We’re fully supportive of other open-source projects in this area. Harrison and the community around LangChain have done some great work helping people ramp up on AI and learn which components are valuable in this new age. We introduced Semantic Kernel to help explore the space considering how much there is to learn w/ programming with LLMs. Semantic Kernel is focused on enterprise class and scale AI solutions that companies can trust and depend on. We have been onsite with customers since we launched publicly, almost every week, learning about their needs and listening to feedback that will help them move their solutions into production to help improve their customer experiences and employee productivity.
We are looking forward to learning from and collaborating with LangChain and others in the future!
Foundation models have the potential of transforming the entire development tool space. In your opinion, what other areas of the development stack do you think will be transformed by this new paradigm?
Testing/debugging and deployment/maintenance are two aspects of development that will be radically transformed by foundation models.
I envision a world where testing and debugging are done automatically. Not only running tests but also fixing errors. When tests fail or bugs are detected, systems should be able to generate PRs with the corrected code for developers to review. The developers can check and edit the changes as needed. As these advances, I imagine a scenario where, in production, a new mobile phone OS introduces some change that affects some pattern, and the code adapts itself on the spot to work with the new change while also maintaining compatibility with existing and previous versions across OSs and frameworks.
Could you please describe the future of programming using foundation models in the two, five, and ten years horizon?

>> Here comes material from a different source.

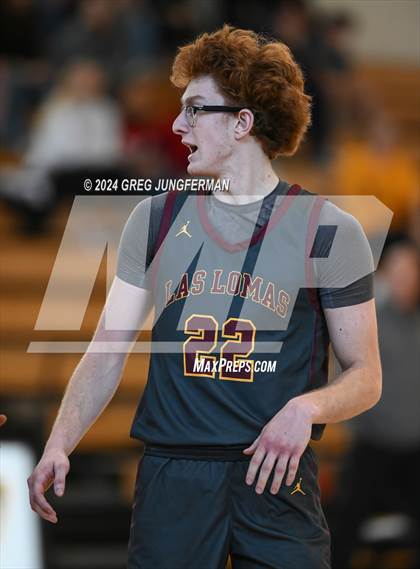 Thumbnail 3 in Las Lomas vs. Archbishop Mitty (Bishop O'Dowd Thanksgiving Showcase) photogallery.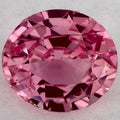 0.82 Carat Oval Natural Pink Sapphire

With AI innovation coming in so rapidly over the last 6 months, I think it will take a little time for people to truly understand what they can do with it. ChatGPT has made AI known to the world and people are starting to think about chat-based use cases that can help them be a little bit more productive. I see this continuing for the next few years. I believe semantic AI skills will be at the forefront of during the next few years.
Past that timeframe is when mass scale adoption will start to occur, and models will continue to advance. I could see semantic AI skills being created, as needed, by or in the model along with most of the native skills not being needed. APIs could be called between models to pull and push data as needed.